— INSTRUCTIONS TO FOLLOW —
Your copy of the listing should match it exactly, only without pictures.

— PROVIDED ENTRIES —
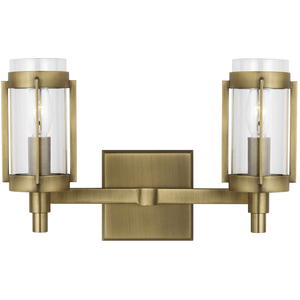 Visual Comfort Studio Collection - Flynn 2-Light Vanity - Lights Canada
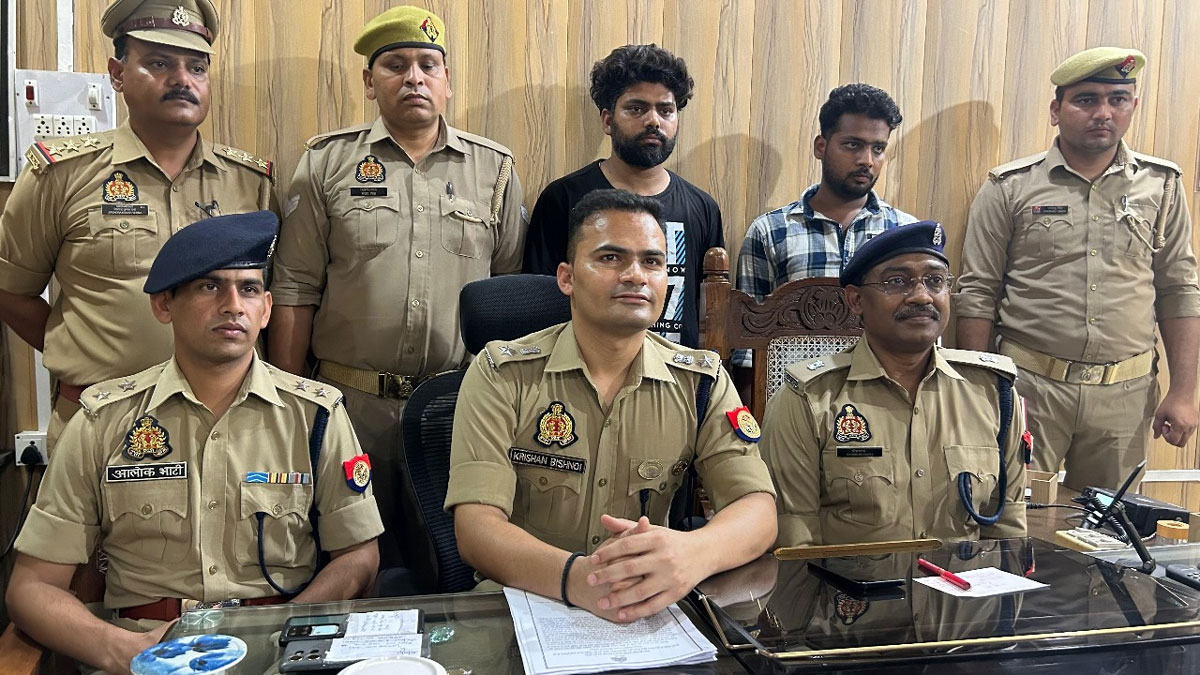 
Gang selling bricks through fake billing exposed in Sambhal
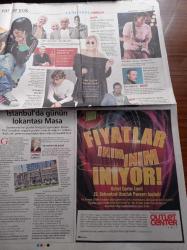 Milliyet Cumartesi Gazetesi - 31 Ekim 2009 - Michael Jackson Turp Gibiymiş - Tom Cruise Ve Katie Holmes Çiftinin Çocukları Suri'nin Kıyafet Masrafı 3 Milyon Dolar - Demet Kutluay'a Nostaljik Elbiseler - Dilek Hanif - Anna Wintour Bir Aileye Tepki Vakası Mıdır - Kişiye Özel Gömlek Yapan La Misura'nın Sahibi Ergin Turanlı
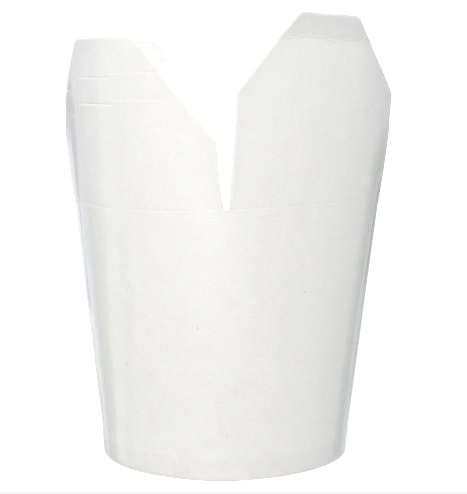 26oz Spritpak White Noodle Box (10x50)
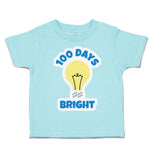 Toddler Clothes 100 Days Bright Toddler Shirt Baby Clothes Cotton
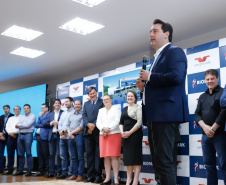 O Biopark - Parque Científico e Tecnológico de Biociências de Toledo, no Oeste do Estado, vai ganhar um Complexo Hospitalar e de Saúde. O governador Carlos Massa Ratinho Junior participou nesta sexta-feira (9) do anúncio do empreendimento, que pertence ao grupo Sempre Vida e vai unir o atendimento na saúde ao desenvolvimento de pesquisas e inovação.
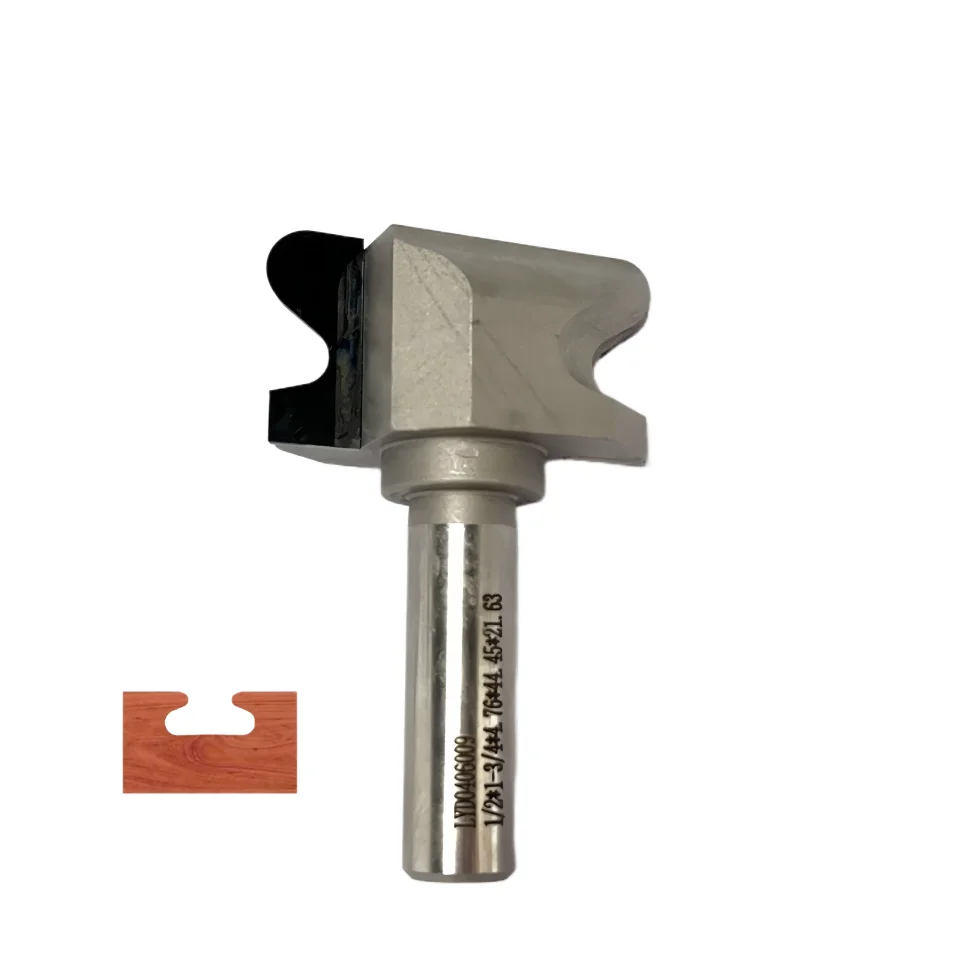 1/2 Shank Cnc Router Bit Woodworking Tools Pcd Diamond Wood Cnc Cabinet Door Router Bit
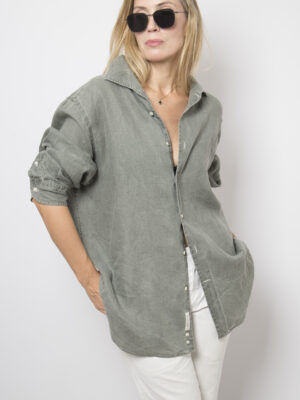 BOGGI French Linen Shirt Menswear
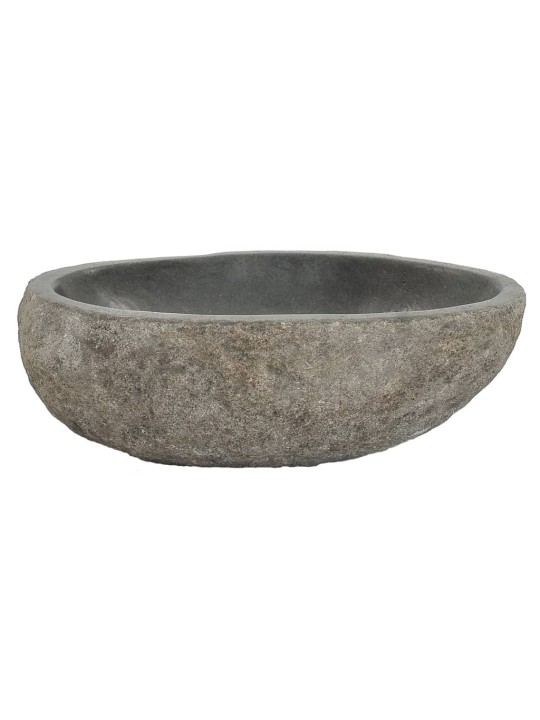 Umyvadlo říční kámen oválné (29–38) x (24–31) cm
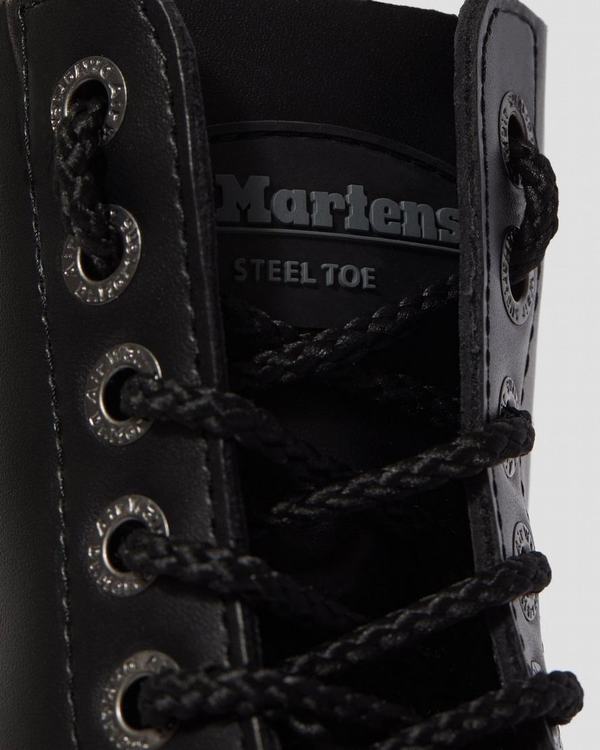 Dr Martens Dámské Boty Na Platformě 8761 Bxb Boot Černé, CZ-531204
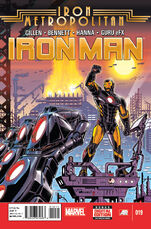 Iron Man Vol. 5 #19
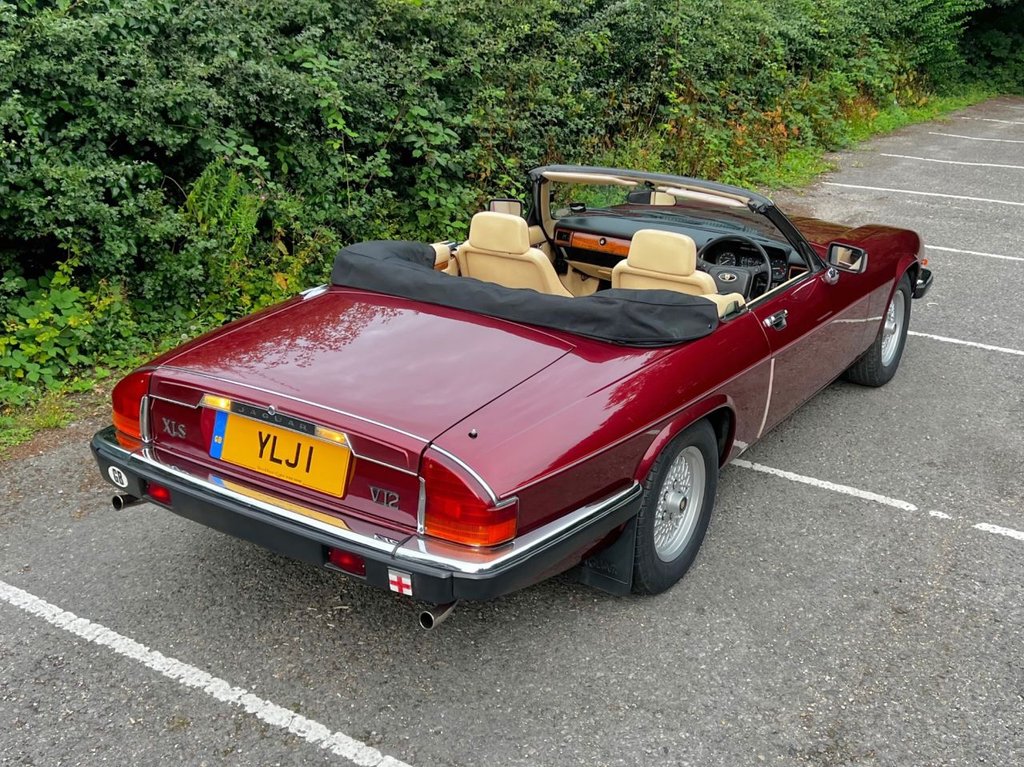 USED 1990 JAGUAR XJ-S 5.3 V12 //  CONVERTIBLE // 2d // 299 BHP // px swap 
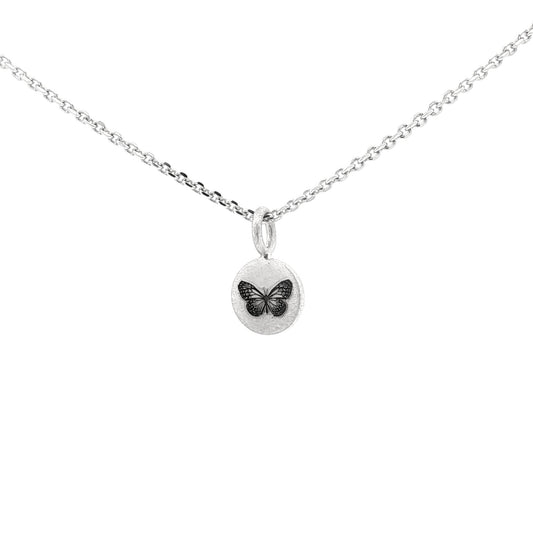 SS Butterfly Pendant - 8mm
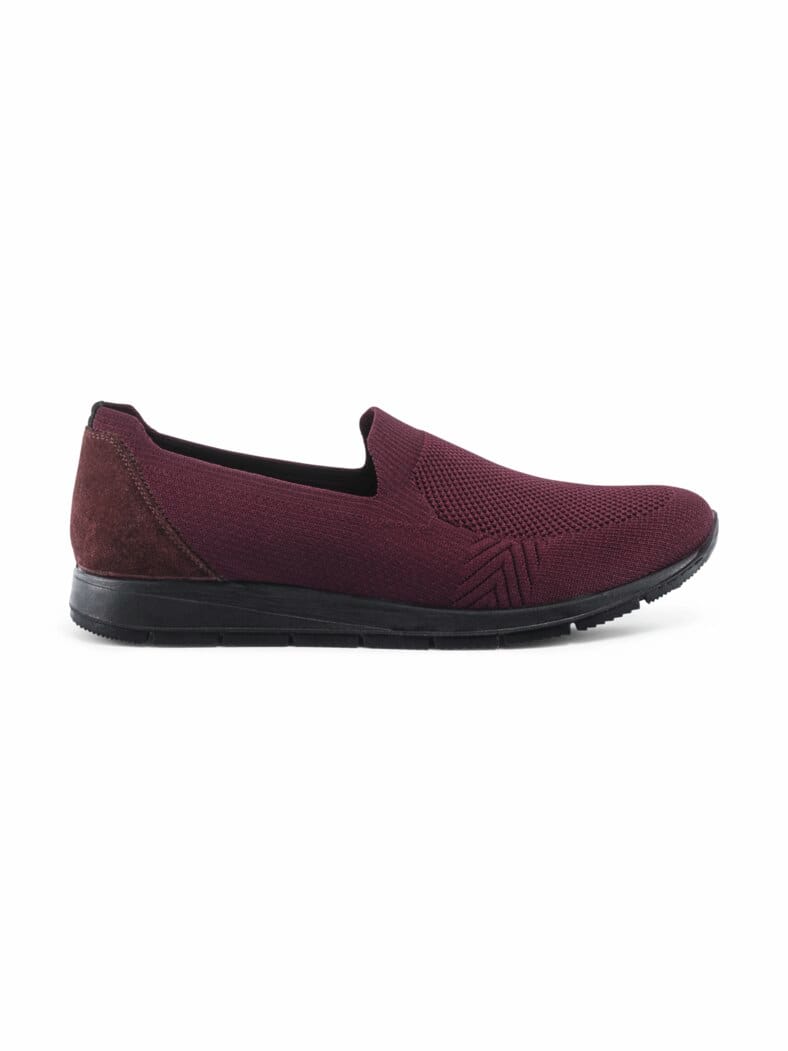 Hallux-Slipper Leichtgewicht Bordeaux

— YOUR RESPONSE —
 Visual Comfort Studio Collection - Flynn 2-Light Vanity - Lights Canada
Gang selling bricks through fake billing exposed in Sambhal
 Milliyet Cumartesi Gazetesi - 31 Ekim 2009 - Michael Jackson Turp Gibiymiş - Tom Cruise Ve Katie Holmes Çiftinin Çocukları Suri'nin Kıyafet Masrafı 3 Milyon Dolar - Demet Kutluay'a Nostaljik Elbiseler - Dilek Hanif - Anna Wintour Bir Aileye Tepki Vakası Mıdır - Kişiye Özel Gömlek Yapan La Misura'nın Sahibi Ergin Turanlı
 26oz Spritpak White Noodle Box (10x50)
 Toddler Clothes 100 Days Bright Toddler Shirt Baby Clothes Cotton
 O Biopark - Parque Científico e Tecnológico de Biociências de Toledo, no Oeste do Estado, vai ganhar um Complexo Hospitalar e de Saúde. O governador Carlos Massa Ratinho Junior participou nesta sexta-feira (9) do anúncio do empreendimento, que pertence ao grupo Sempre Vida e vai unir o atendimento na saúde ao desenvolvimento de pesquisas e inovação.
 1/2 Shank Cnc Router Bit Woodworking Tools Pcd Diamond Wood Cnc Cabinet Door Router Bit
 BOGGI French Linen Shirt Menswear
 Umyvadlo říční kámen oválné (29–38) x (24–31) cm
 Dr Martens Dámské Boty Na Platformě 8761 Bxb Boot Černé, CZ-531204
 Iron Man Vol. 5 #19
 USED 1990 JAGUAR XJ-S 5.3 V12 //  CONVERTIBLE // 2d // 299 BHP // px swap 
 SS Butterfly Pendant - 8mm
 Hallux-Slipper Leichtgewicht Bordeaux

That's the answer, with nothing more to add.